Un air de fin de règne semble enfin souffler sur la Syrie. Signe édifiant du flottement de la dictature, des employés de l’État ont été réquisitionnés pour le démontage des statues d‘Hafez al Assad, symboles oppressants du pouvoir, érigés dans chaque ville. Devançant une colère populaire qui ne cesse de grandir malgré la répression, le pouvoir, tant bien que mal, tente de sauver les meubles. C’est dans le grand amphi de l’université de Damas, devant un auditoire à sa botte, que le président, dans un discours fleuve, a une nouvelle fois tenté de désamorcer la contestation. Après l’habituelle théorie du complot, toujours invoquée pour justifier l’insoutenable répression, puis les menaces contre les « responsables des effusions de sang qui devront rendre des comptes », les téléspectateurs syriens ont eu droit à un appel au « dialogue national ».
Tentant enfin de reprendre la main sur une situation politique qui lui échappe, le pouvoir essaie de gagner du temps, en annonçant la tenue d’élections législatives au mois d’août, suivies en septembre d’une réforme constitutionnelle. L’abrogation de l’article de la Constitution assurant l’hégémonie du parti Baas, principale revendication de l’opposition, est clairement évoquée. De tels engagements, pris il y a six mois, auraient pu satisfaire pour partie l’opposition... ils ne sont plus audibles aujourd’hui. La révolte populaire ne craint plus la répression, et des manifestations se sont déroulées le soir même de l’allocution présidentielle exigeant encore et toujours, la fin du régime ! Entraînée par une dynamique qu’elle ne contrôle plus, la présidence a annoncé mardi 21 juin une nouvelle loi d’amnistie générale. Cette mesure (importante) a pourtant peu de chance d’être jugée suffisante par l’opposition.

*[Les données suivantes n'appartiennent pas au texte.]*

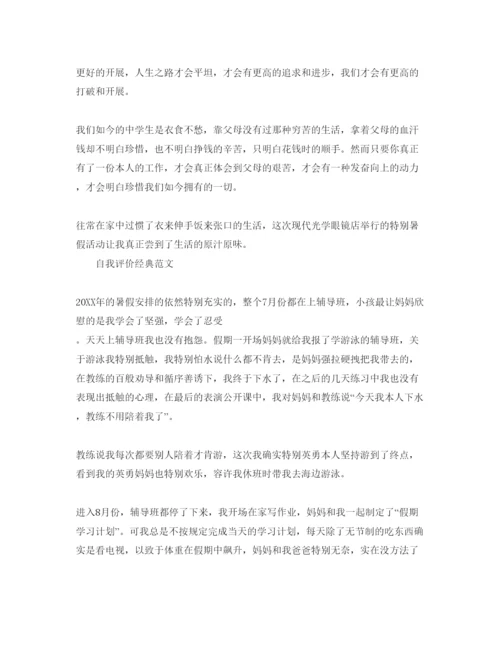 精编初中暑期自我评价优秀参考范文参考模板.docx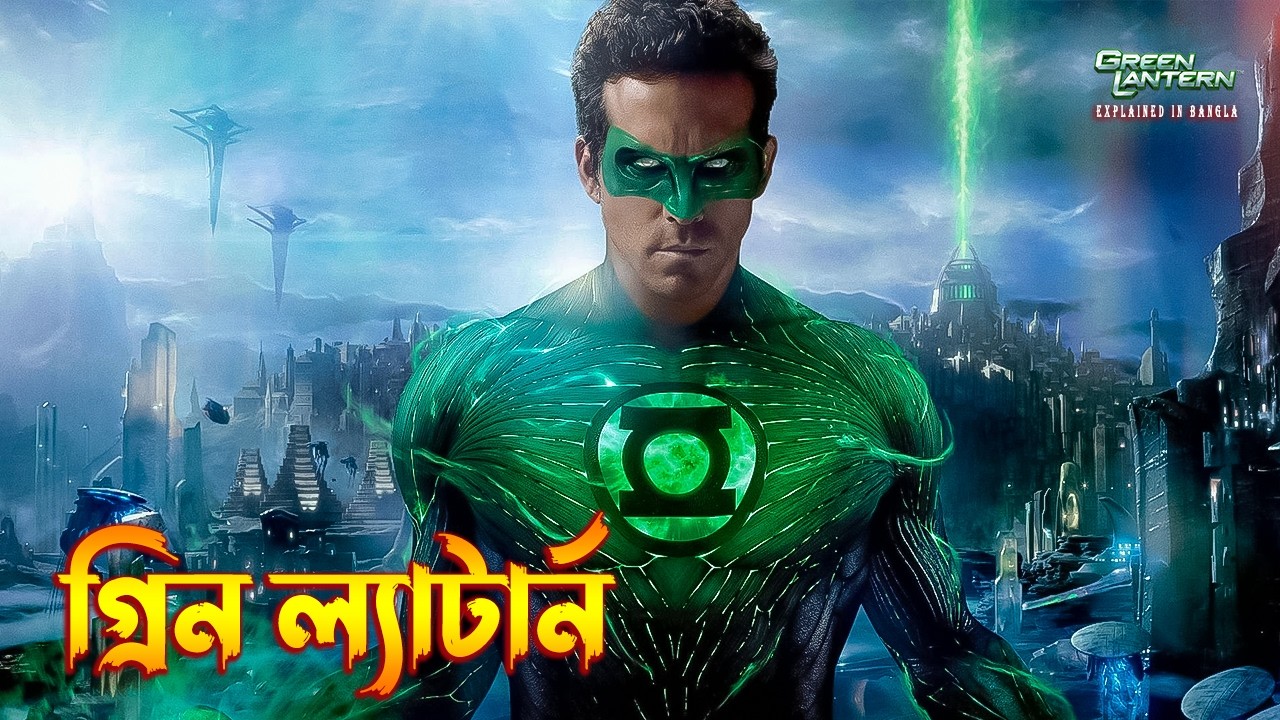 Green Lantern Explained in Bangla | superhero Movie Explained in Bangla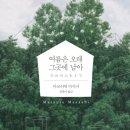 지관서가(울산시립미술관점)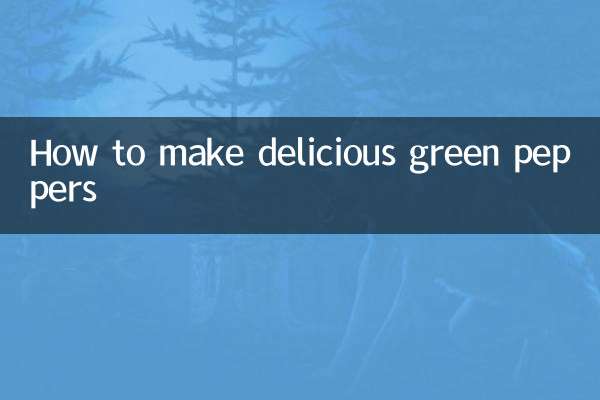 स्वादिष्ट हरी मिर्च कैसे बनायें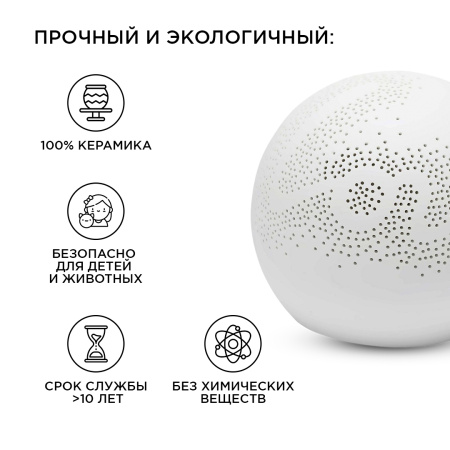 12-077 Светильник декоративный, настольный, "Love" маленький, керамический, Е14 25Вт, 220В, размер: 16*16*14 см APEYRON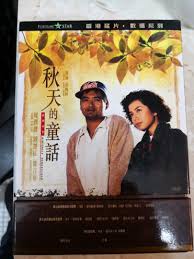 阿搏（周潤發 飾）為一失敗撈家，與研習風水、茅山術的表姐賽金花（葉德嫻 飾）相依為命。一日，阿搏從舊貨店買來一張書桌，發現內藏一少女魏小蝶（鍾楚紅 飾）的絕命書。阿搏因感小蝶身世可憐，不禁寫下回信。二人從此展開了一段淒美的人鬼戀… 阿搏本有一貪慕虛榮的女朋友may（王小鳳. Dvd 6003 ç§‹å¤©çš„ç«¥è©±å'¨æ½¤ç™¼é¾æ¥šç´… ç‰¹åˆ¥ç‰ˆ éŸ³æ¨‚æ¨‚å™¨ é…ä»¶ Cd S Dvd S Other Media Carousell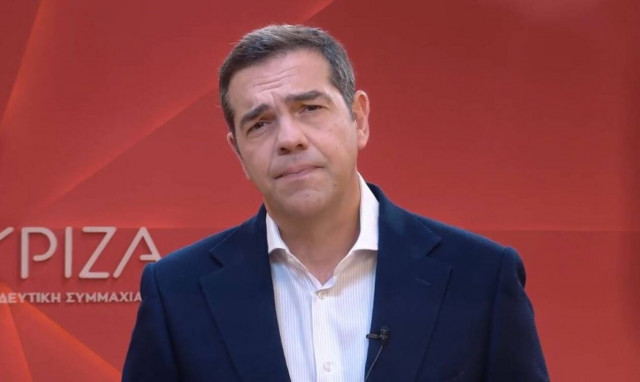 Αλέξης Τσίπρας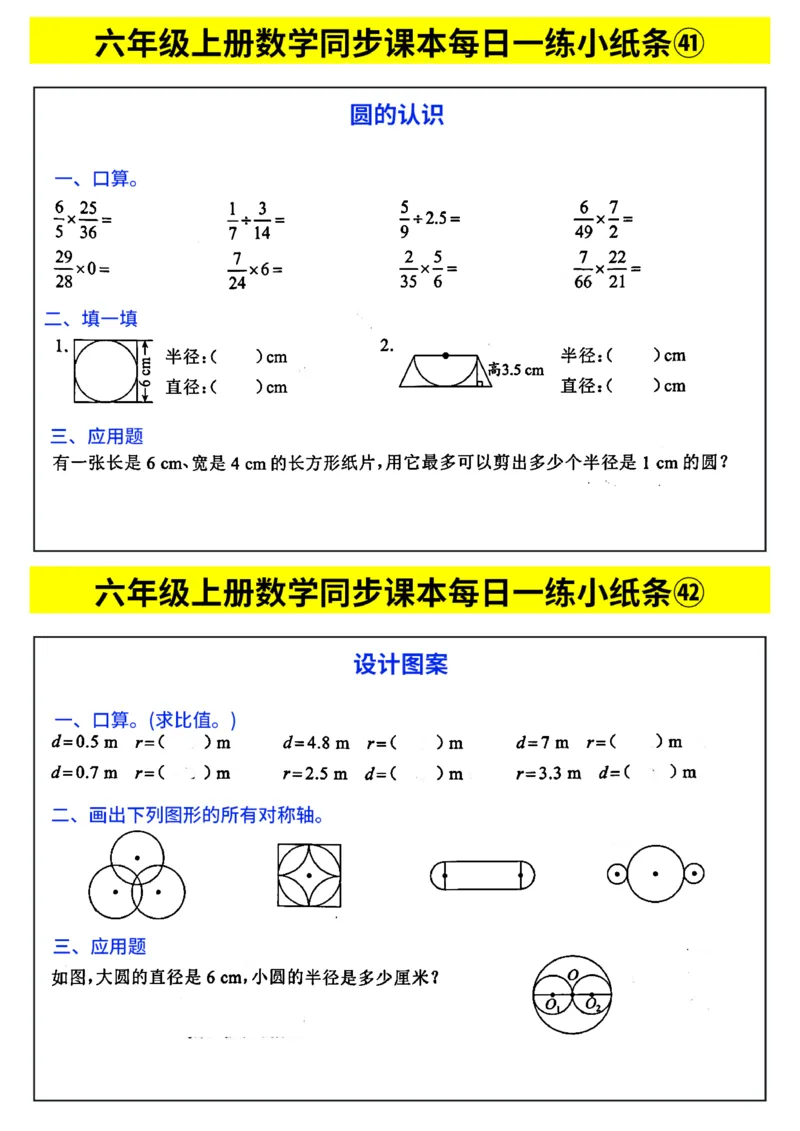 25秋六年级上册人教版数学《每日一练小纸条》带答案_六上数学25秋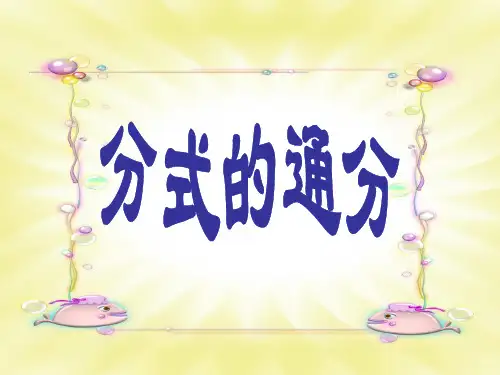 16.1.2分式的基本性质2(通分)高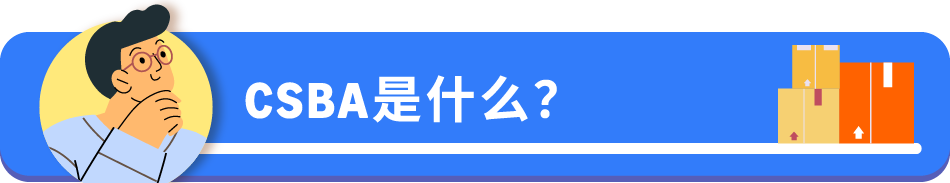 亚马逊官方干货！自配送卖家最关心的10大问题！一篇文章搞定~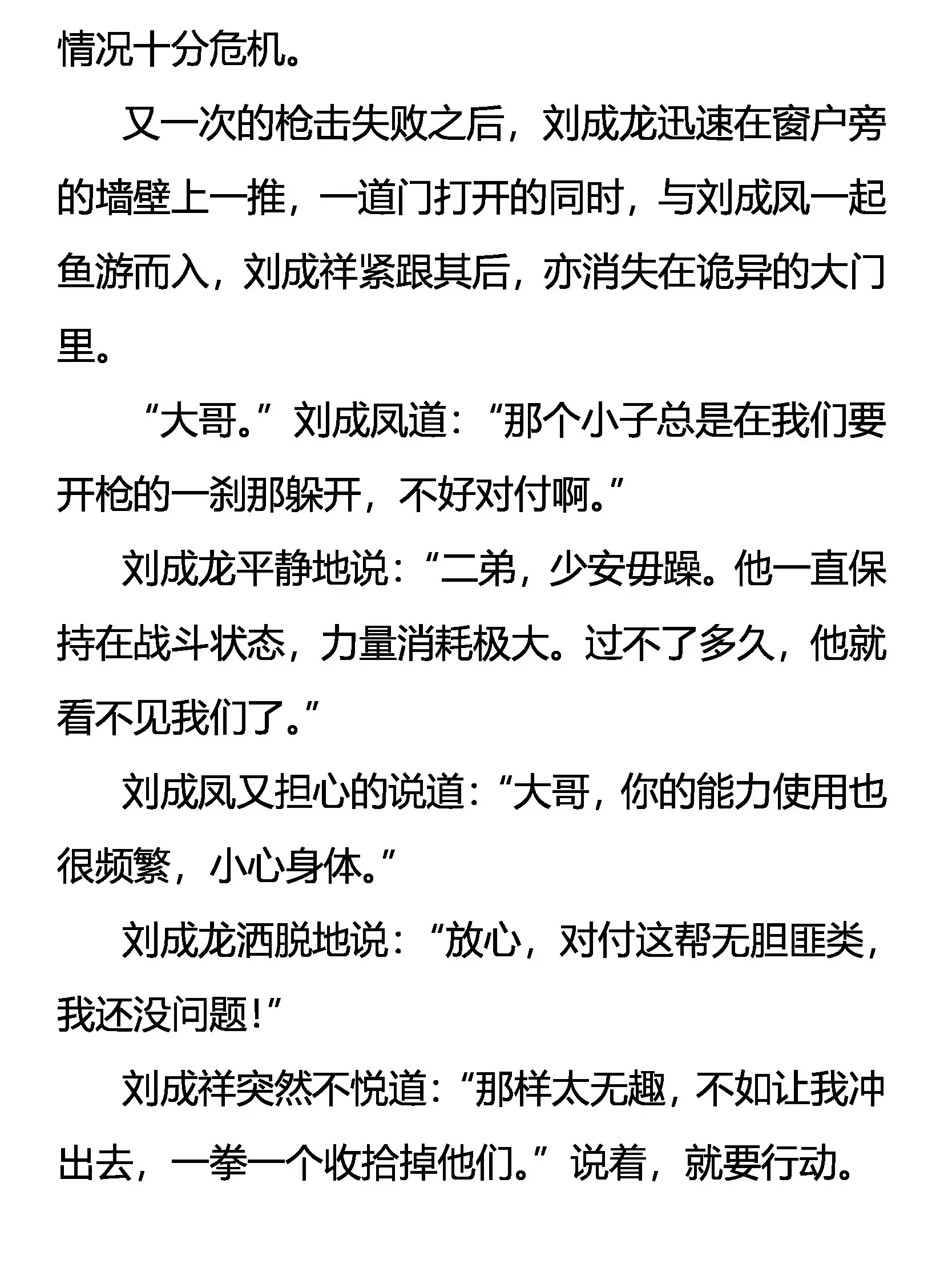为了生存 第21页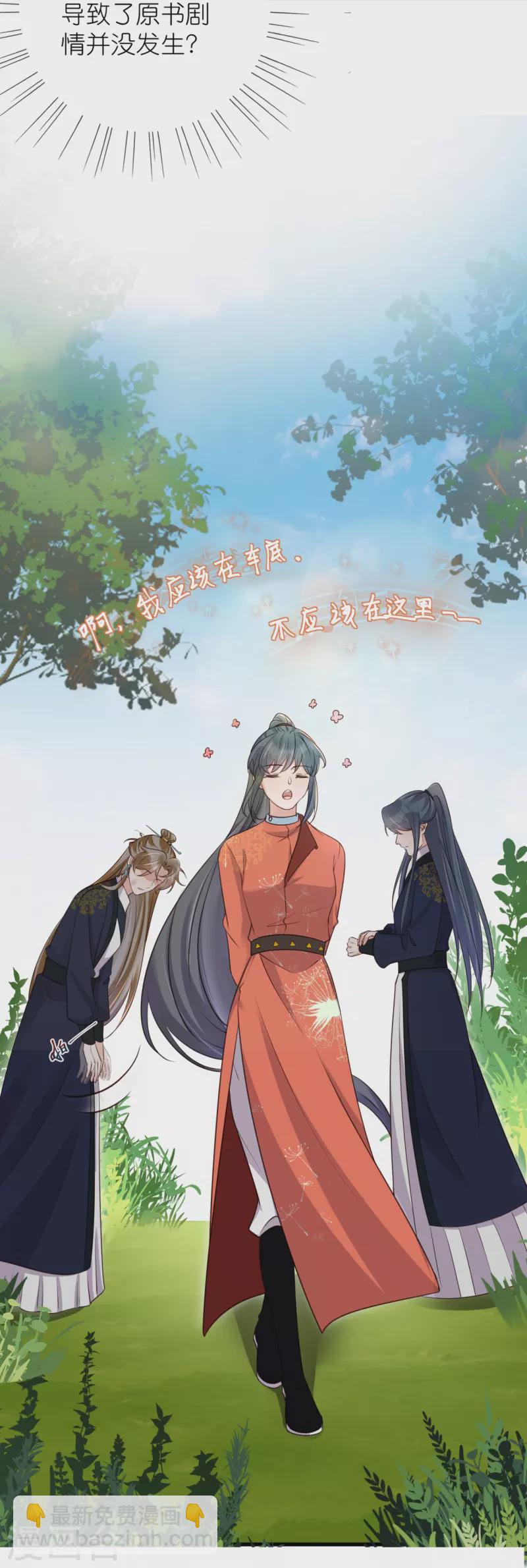 第108话 男孩子间的比试20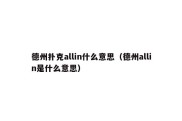 德州扑克allin什么意思（德州allin是什么意思）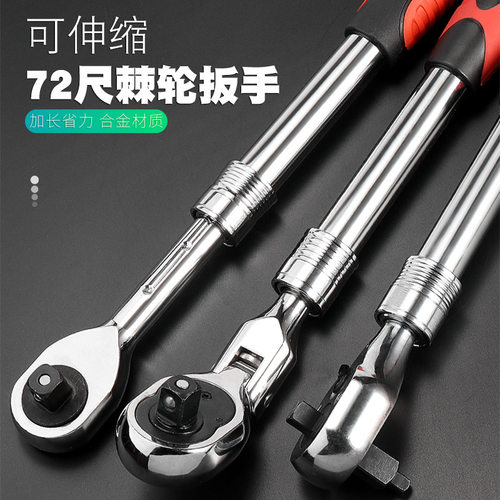 德国伸缩棘轮扳手双向快速套筒快扳72齿1/2大快速中飞小飞汽修工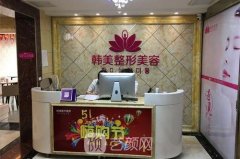 武汉市整形医院排名前三汇总！实力和口碑都值得信赖~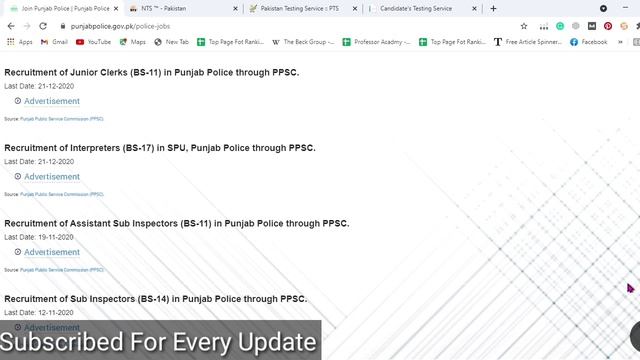 punjab police written test update || constable written test update || php written test update today смотреть онлайн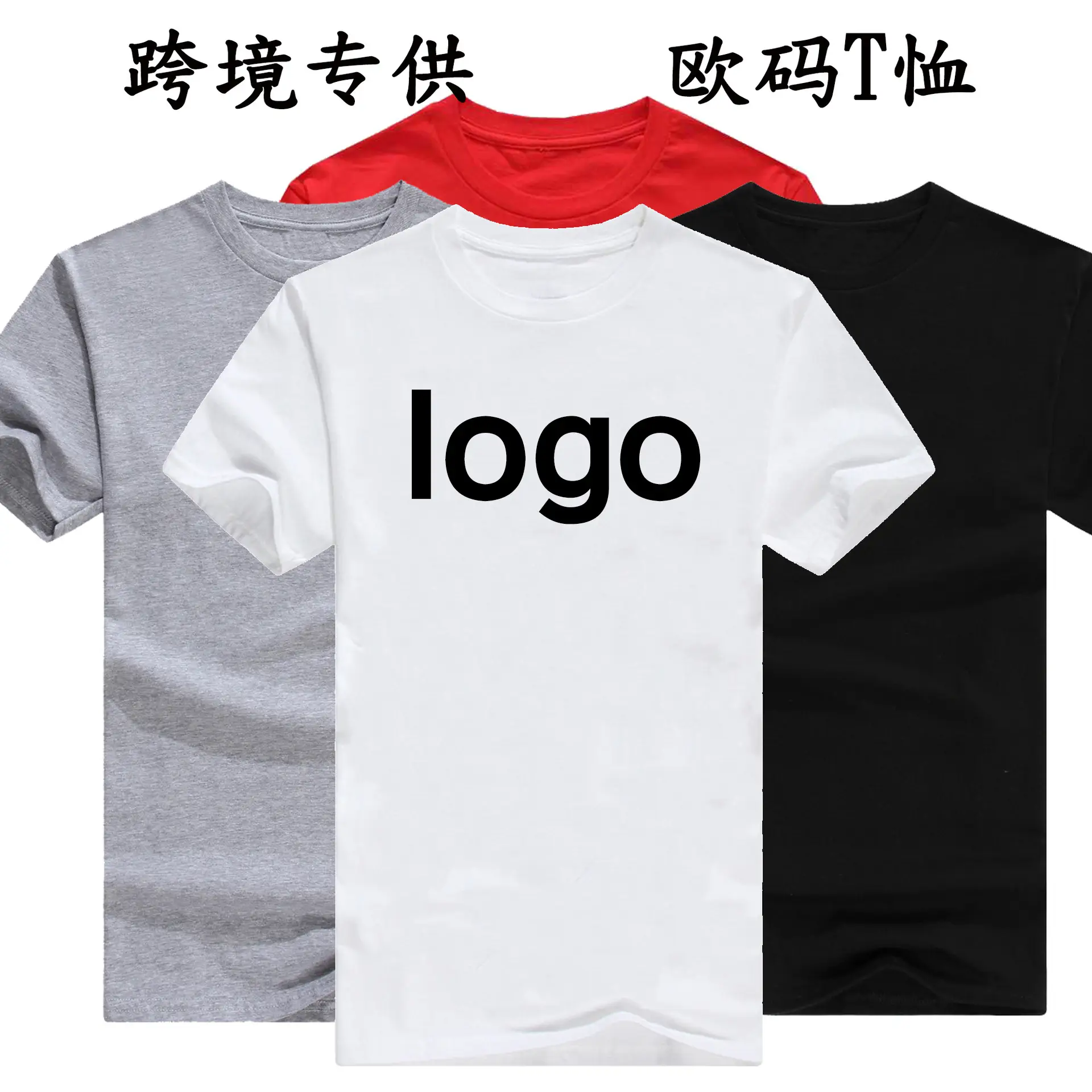White Cotton Round Neck T-Shirt for Men Women - Image 6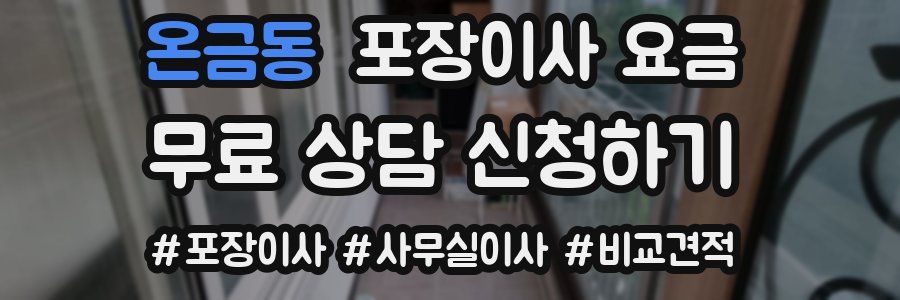 온금동 포장이사 요금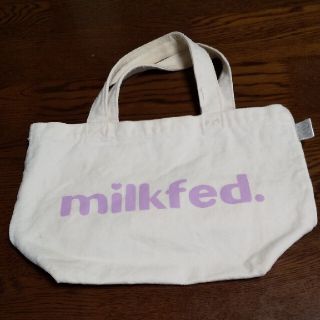 ミルクフェド(MILKFED.)のミルクフェッドのミニトートバック(トートバッグ)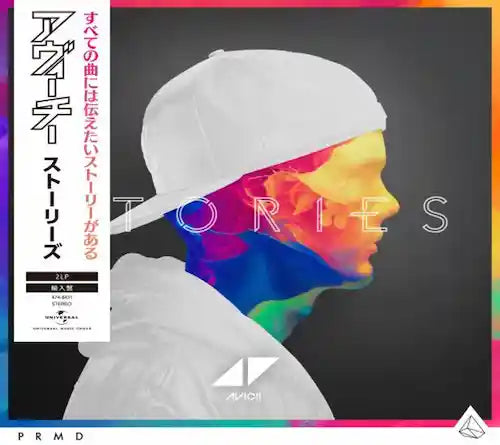 Avicii - Stories - Import Vinyl 2 LP Record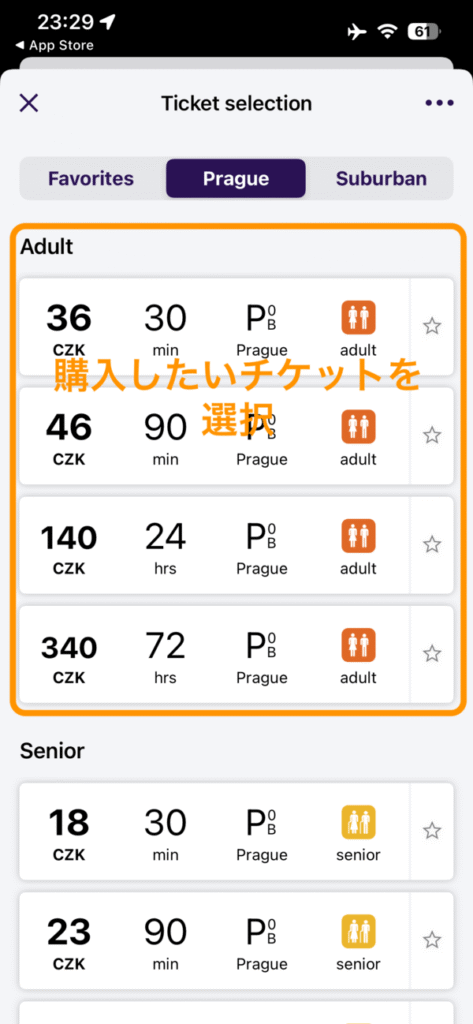 PID Lítačkaアプリのチケット選択画面（30分・90分・24時間・72時間）
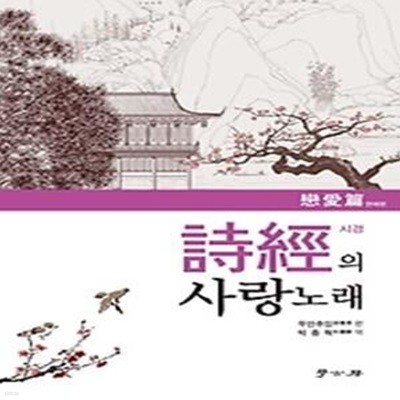 시경의 사랑노래 - 연애편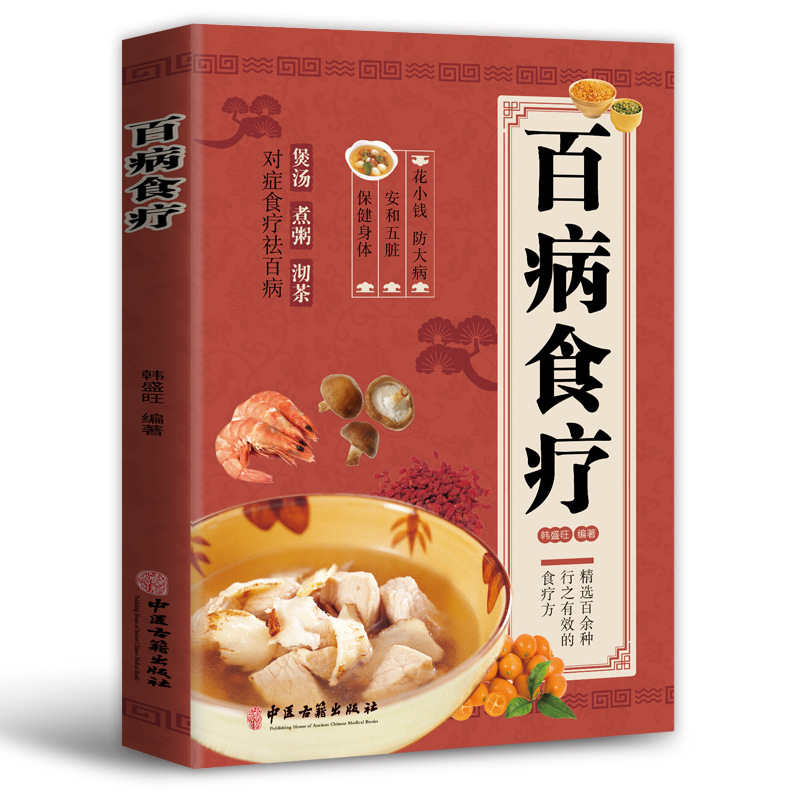 일반적인 건강 문제를 위한 치유 식단, 컬러 그림이 포 - Healing Wellness 리뷰 및 가격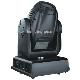 Sell 1200w Moving-head Light Spot 18ch (sl-2018)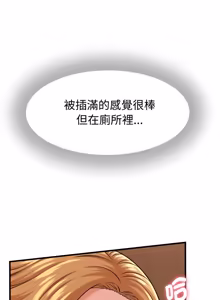 Page 394 of 与人妻有个秘密 | 與人妻有個祕密 1-34 - preview thumbnail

Mise en grande difficulté par la persistance d’un mouvement social ininterrompu depuis plus de quatre mois, la dictature conserve néanmoins des atouts et un pouvoir de nuisance que lui confère la place particulière de la Syrie dans la région. Les affrontements intercommunautaires entre alaouites et sunnites qui ont éclaté à Tripoli, capitale du Nord-Liban le 17 juin, sont directement liés à la situation en Syrie. Ils ne constituent qu’un avertissement limité de ce qu’il pourrait advenir en cas de déstabilisation du régime de Damas. Le gouvernement turc pour sa part ne cache pas sa volonté d’utiliser l’affaiblissement actuel de son voisin du Sud, pour exercer des pressions visant à faire nommer un membre des Frères musulmans au poste de Premier ministre.
Plus personne ne doute, Bachar al Assad le premier, que les jours de la dictature sont aujourd’hui comptés. L’avenir de la Syrie doit être décidé par les Syriens eux-mêmes, en dehors de toute pression, qu’elles viennent des États ou de faux amis. C’est le sens du rejet par l’ensemble des organisations syriennes de toute ingérence impérialiste et de toute opération militaire, comme le suggèrent les va-t-en guerre regroupés autour de Bernard-Henri Lévy.